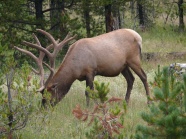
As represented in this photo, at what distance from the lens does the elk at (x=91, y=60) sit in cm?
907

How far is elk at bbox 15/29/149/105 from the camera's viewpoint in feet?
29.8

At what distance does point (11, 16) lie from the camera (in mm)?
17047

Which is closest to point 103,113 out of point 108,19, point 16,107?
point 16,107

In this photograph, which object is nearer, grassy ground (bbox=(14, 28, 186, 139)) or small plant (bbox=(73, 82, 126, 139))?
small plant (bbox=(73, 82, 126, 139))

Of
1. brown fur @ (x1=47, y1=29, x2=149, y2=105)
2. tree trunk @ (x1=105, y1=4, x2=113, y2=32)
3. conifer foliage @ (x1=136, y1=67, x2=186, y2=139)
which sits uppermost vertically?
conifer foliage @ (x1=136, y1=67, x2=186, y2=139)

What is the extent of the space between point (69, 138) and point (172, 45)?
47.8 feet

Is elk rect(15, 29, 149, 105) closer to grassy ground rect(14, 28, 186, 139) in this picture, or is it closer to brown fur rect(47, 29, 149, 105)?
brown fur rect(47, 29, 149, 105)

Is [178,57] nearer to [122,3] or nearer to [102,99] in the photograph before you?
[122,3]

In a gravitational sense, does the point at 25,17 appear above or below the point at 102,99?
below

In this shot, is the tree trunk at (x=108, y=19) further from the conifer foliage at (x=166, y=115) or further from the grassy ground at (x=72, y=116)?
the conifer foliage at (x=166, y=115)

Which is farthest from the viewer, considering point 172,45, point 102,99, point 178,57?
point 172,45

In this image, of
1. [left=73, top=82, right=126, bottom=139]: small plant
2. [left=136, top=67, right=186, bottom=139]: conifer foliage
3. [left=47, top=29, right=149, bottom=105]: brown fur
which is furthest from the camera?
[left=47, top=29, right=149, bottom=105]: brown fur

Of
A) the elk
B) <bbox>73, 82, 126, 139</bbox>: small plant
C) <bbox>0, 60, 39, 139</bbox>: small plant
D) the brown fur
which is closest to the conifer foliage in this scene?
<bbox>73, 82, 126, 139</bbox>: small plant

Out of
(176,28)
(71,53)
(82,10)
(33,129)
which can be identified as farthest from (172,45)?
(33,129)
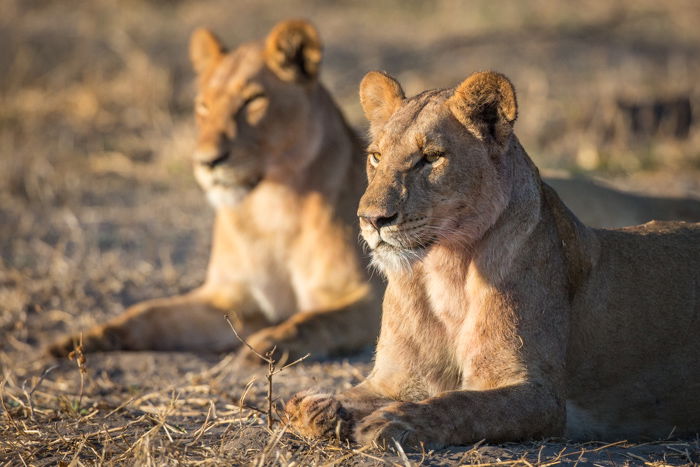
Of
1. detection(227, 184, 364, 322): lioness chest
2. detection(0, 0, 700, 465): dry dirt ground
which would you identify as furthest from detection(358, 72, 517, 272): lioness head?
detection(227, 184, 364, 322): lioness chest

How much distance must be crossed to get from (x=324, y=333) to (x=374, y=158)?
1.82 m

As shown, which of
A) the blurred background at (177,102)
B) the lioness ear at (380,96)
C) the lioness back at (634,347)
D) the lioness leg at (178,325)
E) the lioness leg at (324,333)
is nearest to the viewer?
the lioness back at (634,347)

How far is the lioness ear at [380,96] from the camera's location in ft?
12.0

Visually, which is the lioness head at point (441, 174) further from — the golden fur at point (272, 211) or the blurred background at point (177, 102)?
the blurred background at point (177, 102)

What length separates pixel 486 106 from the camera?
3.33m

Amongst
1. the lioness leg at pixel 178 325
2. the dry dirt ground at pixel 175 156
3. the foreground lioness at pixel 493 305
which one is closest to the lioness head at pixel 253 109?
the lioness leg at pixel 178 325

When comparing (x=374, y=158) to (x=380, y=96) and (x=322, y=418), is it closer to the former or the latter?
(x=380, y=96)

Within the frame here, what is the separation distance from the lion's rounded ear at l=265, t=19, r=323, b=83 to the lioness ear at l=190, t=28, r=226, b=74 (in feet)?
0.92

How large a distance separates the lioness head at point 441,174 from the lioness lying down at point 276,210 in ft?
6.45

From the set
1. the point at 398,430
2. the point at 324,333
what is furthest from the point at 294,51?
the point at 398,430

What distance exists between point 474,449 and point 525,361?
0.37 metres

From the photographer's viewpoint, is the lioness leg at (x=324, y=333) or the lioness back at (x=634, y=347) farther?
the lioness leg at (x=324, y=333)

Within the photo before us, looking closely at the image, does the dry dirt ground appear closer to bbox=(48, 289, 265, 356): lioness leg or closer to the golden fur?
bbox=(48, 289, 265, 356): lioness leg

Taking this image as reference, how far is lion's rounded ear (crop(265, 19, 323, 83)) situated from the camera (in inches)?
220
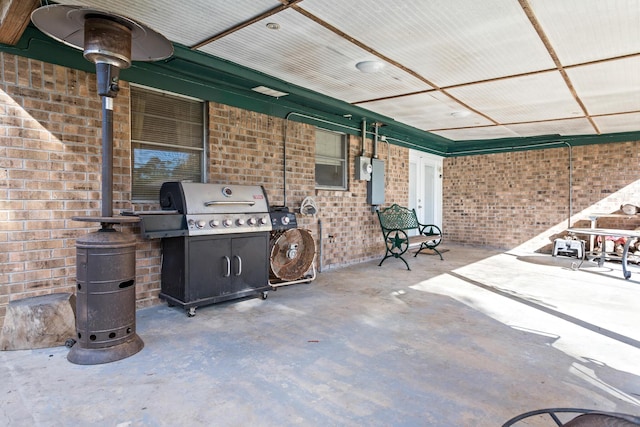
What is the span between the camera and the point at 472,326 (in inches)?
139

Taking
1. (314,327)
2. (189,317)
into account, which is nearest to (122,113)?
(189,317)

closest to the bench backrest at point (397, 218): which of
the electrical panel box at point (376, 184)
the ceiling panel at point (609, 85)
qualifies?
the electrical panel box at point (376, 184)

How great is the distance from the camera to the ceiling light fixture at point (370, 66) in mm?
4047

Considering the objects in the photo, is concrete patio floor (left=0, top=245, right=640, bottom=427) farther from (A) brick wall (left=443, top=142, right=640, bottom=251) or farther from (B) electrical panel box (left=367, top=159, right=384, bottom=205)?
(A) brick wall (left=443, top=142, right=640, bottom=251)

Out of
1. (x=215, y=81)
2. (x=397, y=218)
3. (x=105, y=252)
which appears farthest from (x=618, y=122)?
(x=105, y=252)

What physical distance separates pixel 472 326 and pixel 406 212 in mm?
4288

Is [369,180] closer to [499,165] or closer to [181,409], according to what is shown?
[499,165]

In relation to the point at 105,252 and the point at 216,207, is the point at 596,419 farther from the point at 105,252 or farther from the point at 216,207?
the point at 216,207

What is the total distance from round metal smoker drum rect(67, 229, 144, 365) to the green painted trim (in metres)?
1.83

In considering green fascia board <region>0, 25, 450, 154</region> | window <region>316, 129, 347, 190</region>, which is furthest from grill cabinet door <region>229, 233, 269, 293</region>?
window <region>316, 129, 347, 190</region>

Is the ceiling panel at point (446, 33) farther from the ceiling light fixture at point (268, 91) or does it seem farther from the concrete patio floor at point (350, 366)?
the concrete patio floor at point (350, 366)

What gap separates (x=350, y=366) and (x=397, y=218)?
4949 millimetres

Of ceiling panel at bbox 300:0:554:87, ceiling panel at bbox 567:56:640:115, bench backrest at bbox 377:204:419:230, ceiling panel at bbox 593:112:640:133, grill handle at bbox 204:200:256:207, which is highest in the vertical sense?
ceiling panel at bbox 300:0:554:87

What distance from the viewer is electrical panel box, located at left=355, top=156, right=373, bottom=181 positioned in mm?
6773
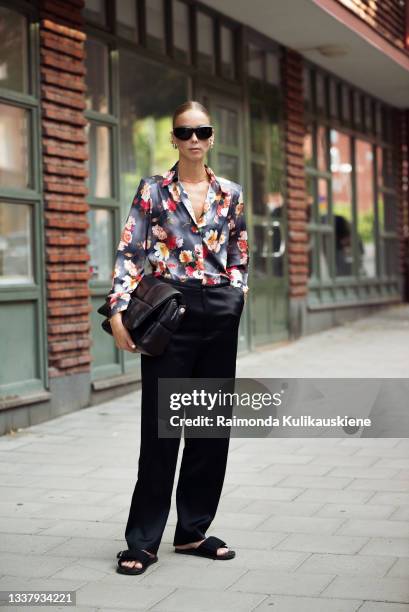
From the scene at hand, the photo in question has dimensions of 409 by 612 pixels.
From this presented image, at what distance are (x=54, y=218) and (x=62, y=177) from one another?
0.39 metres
....................
** Given task **
No pictures belong in the copy; quote exactly the lines from the line containing "What physical distance" through the final line of the material, both ends included.

** Answer to the problem **
What physical distance separates pixel 472 326 and pixel 406 212 in mm?
4288

Is [369,180] closer to [499,165] or closer to [181,409], according to what is shown?
[499,165]

In relation to the point at 105,252 and the point at 216,207, is the point at 596,419 farther from the point at 105,252 or farther from the point at 216,207?
the point at 216,207

What is the total distance from round metal smoker drum rect(67, 229, 144, 365) to the green painted trim (in metres)?
1.83

In considering green fascia board <region>0, 25, 450, 154</region> | window <region>316, 129, 347, 190</region>, which is furthest from grill cabinet door <region>229, 233, 269, 293</region>?
window <region>316, 129, 347, 190</region>

Is the ceiling panel at point (446, 33) farther from the ceiling light fixture at point (268, 91) or does it seem farther from the concrete patio floor at point (350, 366)?
the concrete patio floor at point (350, 366)

What gap separates (x=350, y=366) and (x=397, y=218)?
4949 millimetres

Of ceiling panel at bbox 300:0:554:87, ceiling panel at bbox 567:56:640:115, bench backrest at bbox 377:204:419:230, ceiling panel at bbox 593:112:640:133, grill handle at bbox 204:200:256:207, which is highest in the vertical sense?
ceiling panel at bbox 300:0:554:87

What distance from the viewer is electrical panel box, located at left=355, top=156, right=373, bottom=181 positioned in mm?
6773
From the scene at hand, the photo in question has dimensions of 409 by 612 pixels.
From this presented image, at what distance are (x=54, y=218) and (x=62, y=177) from one another?
0.39 metres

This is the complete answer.